Giroud trufa el metraje de la autoinculpación con los testimonios recopilados de autores como Jorge Edwards, figura clave en la divulgación del caso Padilla, Gabriel García Márquez, Julio Cortázar, Mario Vargas Llosa, Jean-Paul Sartre o el propio Fidel Castro. Padilla es una oveja negra que ejemplifica la preocupación, la paranoia, de la revolución con su seguridad. “La revolución cubana es superior al hombre con el que se han solidarizado”, dice Padilla en referencia a los escritores que le habían apoyado. Giroud echa mano del caso de Boris Pasternak en la Unión Soviética para poner contexto su documental. En un acto de la Juventudes Socialistas Soviéticas descalifican así al autor de Doctor Zhivago: “Un cerdo no defeca donde come y duerme”. “Romperé todo lo que he escrito”, dice Padilla, que se avergüenza de sí mismo, de su obra y de sus palabras de forma obsesiva y reiterada.
El poeta se sumó a la filas de la revolución cubana desde sus inicios. Cuando esta tomó el poder, Padilla se incorporó al Ministerio de Comercio Exterior. Pero en 1968 publicó Fuera de juego, un poemario crítico con las derivas de la revolución. El escritor no ocultaba sus dudas y mostraba de forma abierta su disidencia. El 20 de marzo de 1971, la Seguridad del Estado lo arrestó y fue encerrado en un calabozo. La noticia provocó una conmoción entre los escritores latinoamericanos y los intelectuales europeos simpatizantes de Castro. Firmaron una carta de apoyo exigiendo su libertad Cortázar, Simone de Beauvoir, Marguerite Duras, Carlos Fuentes, Juan Goytisolo, Alberto Moravia, Octavio Paz, Juan Rulfo, Sartre o Susan Sontag, entre otros.

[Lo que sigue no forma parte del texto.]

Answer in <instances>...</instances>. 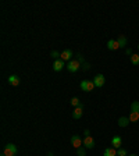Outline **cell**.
I'll list each match as a JSON object with an SVG mask.
<instances>
[{"label":"cell","instance_id":"7c38bea8","mask_svg":"<svg viewBox=\"0 0 139 156\" xmlns=\"http://www.w3.org/2000/svg\"><path fill=\"white\" fill-rule=\"evenodd\" d=\"M107 48H109V50H117V49H120V43L114 39H110L107 42Z\"/></svg>","mask_w":139,"mask_h":156},{"label":"cell","instance_id":"6da1fadb","mask_svg":"<svg viewBox=\"0 0 139 156\" xmlns=\"http://www.w3.org/2000/svg\"><path fill=\"white\" fill-rule=\"evenodd\" d=\"M67 70L70 72H77L78 70H81V63L78 59H72V60L68 61L67 64Z\"/></svg>","mask_w":139,"mask_h":156},{"label":"cell","instance_id":"8992f818","mask_svg":"<svg viewBox=\"0 0 139 156\" xmlns=\"http://www.w3.org/2000/svg\"><path fill=\"white\" fill-rule=\"evenodd\" d=\"M104 82H106V78H104L103 74H97V75H95V78H93V84H95V87H97V88H102L104 85Z\"/></svg>","mask_w":139,"mask_h":156},{"label":"cell","instance_id":"83f0119b","mask_svg":"<svg viewBox=\"0 0 139 156\" xmlns=\"http://www.w3.org/2000/svg\"><path fill=\"white\" fill-rule=\"evenodd\" d=\"M48 156H54V155H53V153H52V152H50V153H49V155H48Z\"/></svg>","mask_w":139,"mask_h":156},{"label":"cell","instance_id":"603a6c76","mask_svg":"<svg viewBox=\"0 0 139 156\" xmlns=\"http://www.w3.org/2000/svg\"><path fill=\"white\" fill-rule=\"evenodd\" d=\"M89 68H91V64L86 63V61H85L83 64H81V70H82V71H88Z\"/></svg>","mask_w":139,"mask_h":156},{"label":"cell","instance_id":"5bb4252c","mask_svg":"<svg viewBox=\"0 0 139 156\" xmlns=\"http://www.w3.org/2000/svg\"><path fill=\"white\" fill-rule=\"evenodd\" d=\"M129 123H131V121H129V119H128V117H120L118 119V125L120 127H127L128 124H129Z\"/></svg>","mask_w":139,"mask_h":156},{"label":"cell","instance_id":"ac0fdd59","mask_svg":"<svg viewBox=\"0 0 139 156\" xmlns=\"http://www.w3.org/2000/svg\"><path fill=\"white\" fill-rule=\"evenodd\" d=\"M129 59L134 66H139V54H132V56H129Z\"/></svg>","mask_w":139,"mask_h":156},{"label":"cell","instance_id":"2e32d148","mask_svg":"<svg viewBox=\"0 0 139 156\" xmlns=\"http://www.w3.org/2000/svg\"><path fill=\"white\" fill-rule=\"evenodd\" d=\"M128 119H129V121H131V123H135V121L139 120V113L131 112V113H129V117H128Z\"/></svg>","mask_w":139,"mask_h":156},{"label":"cell","instance_id":"4fadbf2b","mask_svg":"<svg viewBox=\"0 0 139 156\" xmlns=\"http://www.w3.org/2000/svg\"><path fill=\"white\" fill-rule=\"evenodd\" d=\"M103 156H117V149L110 146V148H106L103 152Z\"/></svg>","mask_w":139,"mask_h":156},{"label":"cell","instance_id":"44dd1931","mask_svg":"<svg viewBox=\"0 0 139 156\" xmlns=\"http://www.w3.org/2000/svg\"><path fill=\"white\" fill-rule=\"evenodd\" d=\"M50 56H52V59H54V60H59V59H60V53L57 52V50H52Z\"/></svg>","mask_w":139,"mask_h":156},{"label":"cell","instance_id":"4316f807","mask_svg":"<svg viewBox=\"0 0 139 156\" xmlns=\"http://www.w3.org/2000/svg\"><path fill=\"white\" fill-rule=\"evenodd\" d=\"M128 156H138V155H135V153H131V155H128Z\"/></svg>","mask_w":139,"mask_h":156},{"label":"cell","instance_id":"7402d4cb","mask_svg":"<svg viewBox=\"0 0 139 156\" xmlns=\"http://www.w3.org/2000/svg\"><path fill=\"white\" fill-rule=\"evenodd\" d=\"M77 155H78V156H85V155H86V148L77 149Z\"/></svg>","mask_w":139,"mask_h":156},{"label":"cell","instance_id":"cb8c5ba5","mask_svg":"<svg viewBox=\"0 0 139 156\" xmlns=\"http://www.w3.org/2000/svg\"><path fill=\"white\" fill-rule=\"evenodd\" d=\"M77 59L80 60V63H81V64H83V63H85V60H83V56H82V54H81V53H80V54H77Z\"/></svg>","mask_w":139,"mask_h":156},{"label":"cell","instance_id":"30bf717a","mask_svg":"<svg viewBox=\"0 0 139 156\" xmlns=\"http://www.w3.org/2000/svg\"><path fill=\"white\" fill-rule=\"evenodd\" d=\"M21 80H20V77L16 75V74H13V75L8 77V84L13 85V87H17V85H20Z\"/></svg>","mask_w":139,"mask_h":156},{"label":"cell","instance_id":"484cf974","mask_svg":"<svg viewBox=\"0 0 139 156\" xmlns=\"http://www.w3.org/2000/svg\"><path fill=\"white\" fill-rule=\"evenodd\" d=\"M83 134H85V137H88L91 132H89V130H85V131H83Z\"/></svg>","mask_w":139,"mask_h":156},{"label":"cell","instance_id":"d6986e66","mask_svg":"<svg viewBox=\"0 0 139 156\" xmlns=\"http://www.w3.org/2000/svg\"><path fill=\"white\" fill-rule=\"evenodd\" d=\"M117 156H128L127 149H124V148L117 149Z\"/></svg>","mask_w":139,"mask_h":156},{"label":"cell","instance_id":"8fae6325","mask_svg":"<svg viewBox=\"0 0 139 156\" xmlns=\"http://www.w3.org/2000/svg\"><path fill=\"white\" fill-rule=\"evenodd\" d=\"M64 68V61L61 60V59H59V60H54V63H53V70L54 71H61Z\"/></svg>","mask_w":139,"mask_h":156},{"label":"cell","instance_id":"7a4b0ae2","mask_svg":"<svg viewBox=\"0 0 139 156\" xmlns=\"http://www.w3.org/2000/svg\"><path fill=\"white\" fill-rule=\"evenodd\" d=\"M95 88L96 87H95V84H93V81H89V80L81 81V89H82L83 92H92Z\"/></svg>","mask_w":139,"mask_h":156},{"label":"cell","instance_id":"ba28073f","mask_svg":"<svg viewBox=\"0 0 139 156\" xmlns=\"http://www.w3.org/2000/svg\"><path fill=\"white\" fill-rule=\"evenodd\" d=\"M83 116V104H81V106H78V107H74V112H72V117L74 119H81V117Z\"/></svg>","mask_w":139,"mask_h":156},{"label":"cell","instance_id":"d4e9b609","mask_svg":"<svg viewBox=\"0 0 139 156\" xmlns=\"http://www.w3.org/2000/svg\"><path fill=\"white\" fill-rule=\"evenodd\" d=\"M125 53H127V54H131V56H132V54H134L131 49H125Z\"/></svg>","mask_w":139,"mask_h":156},{"label":"cell","instance_id":"5b68a950","mask_svg":"<svg viewBox=\"0 0 139 156\" xmlns=\"http://www.w3.org/2000/svg\"><path fill=\"white\" fill-rule=\"evenodd\" d=\"M72 56H74V53H72L71 49H65L64 52L60 53V59H61L63 61H70V60H72Z\"/></svg>","mask_w":139,"mask_h":156},{"label":"cell","instance_id":"52a82bcc","mask_svg":"<svg viewBox=\"0 0 139 156\" xmlns=\"http://www.w3.org/2000/svg\"><path fill=\"white\" fill-rule=\"evenodd\" d=\"M71 144H72V146H74L75 149H80V148H82L83 141L81 140L80 135H72L71 137Z\"/></svg>","mask_w":139,"mask_h":156},{"label":"cell","instance_id":"277c9868","mask_svg":"<svg viewBox=\"0 0 139 156\" xmlns=\"http://www.w3.org/2000/svg\"><path fill=\"white\" fill-rule=\"evenodd\" d=\"M95 145H96V142H95V140H93L91 135H88V137L83 138V148L93 149V148H95Z\"/></svg>","mask_w":139,"mask_h":156},{"label":"cell","instance_id":"f1b7e54d","mask_svg":"<svg viewBox=\"0 0 139 156\" xmlns=\"http://www.w3.org/2000/svg\"><path fill=\"white\" fill-rule=\"evenodd\" d=\"M138 49H139V45H138Z\"/></svg>","mask_w":139,"mask_h":156},{"label":"cell","instance_id":"ffe728a7","mask_svg":"<svg viewBox=\"0 0 139 156\" xmlns=\"http://www.w3.org/2000/svg\"><path fill=\"white\" fill-rule=\"evenodd\" d=\"M71 104L72 106H74V107H78V106H81V102H80V99H78V98H72L71 99Z\"/></svg>","mask_w":139,"mask_h":156},{"label":"cell","instance_id":"e0dca14e","mask_svg":"<svg viewBox=\"0 0 139 156\" xmlns=\"http://www.w3.org/2000/svg\"><path fill=\"white\" fill-rule=\"evenodd\" d=\"M131 112L139 113V102L138 100H134V102L131 103Z\"/></svg>","mask_w":139,"mask_h":156},{"label":"cell","instance_id":"9c48e42d","mask_svg":"<svg viewBox=\"0 0 139 156\" xmlns=\"http://www.w3.org/2000/svg\"><path fill=\"white\" fill-rule=\"evenodd\" d=\"M121 144H123V140H121V137L115 135V137H113V138H111V146H113V148L120 149V148H121Z\"/></svg>","mask_w":139,"mask_h":156},{"label":"cell","instance_id":"3957f363","mask_svg":"<svg viewBox=\"0 0 139 156\" xmlns=\"http://www.w3.org/2000/svg\"><path fill=\"white\" fill-rule=\"evenodd\" d=\"M17 152H18V149H17V146L14 144H7L3 149V153L6 156H16Z\"/></svg>","mask_w":139,"mask_h":156},{"label":"cell","instance_id":"9a60e30c","mask_svg":"<svg viewBox=\"0 0 139 156\" xmlns=\"http://www.w3.org/2000/svg\"><path fill=\"white\" fill-rule=\"evenodd\" d=\"M117 42L120 43V48H125V46H127V38H125L124 35H120Z\"/></svg>","mask_w":139,"mask_h":156}]
</instances>
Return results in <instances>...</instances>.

El sacrificio de Padilla no sirvió para nada. Se quedó en tierra de nadie. Para evitar el acoso de la prensa internacional lo enviaron a una plantación con su familia, y en 1980 abandonó Cuba. Sus antepasados eran canarios y aunque él quería trasladarse a España tampoco le dejaron. Su destino, el de un traidor para todos, fue Estados Unidos. Murió en Alabama, rechazado por la izquierda y por la derecha. Aislado y sin prestigio.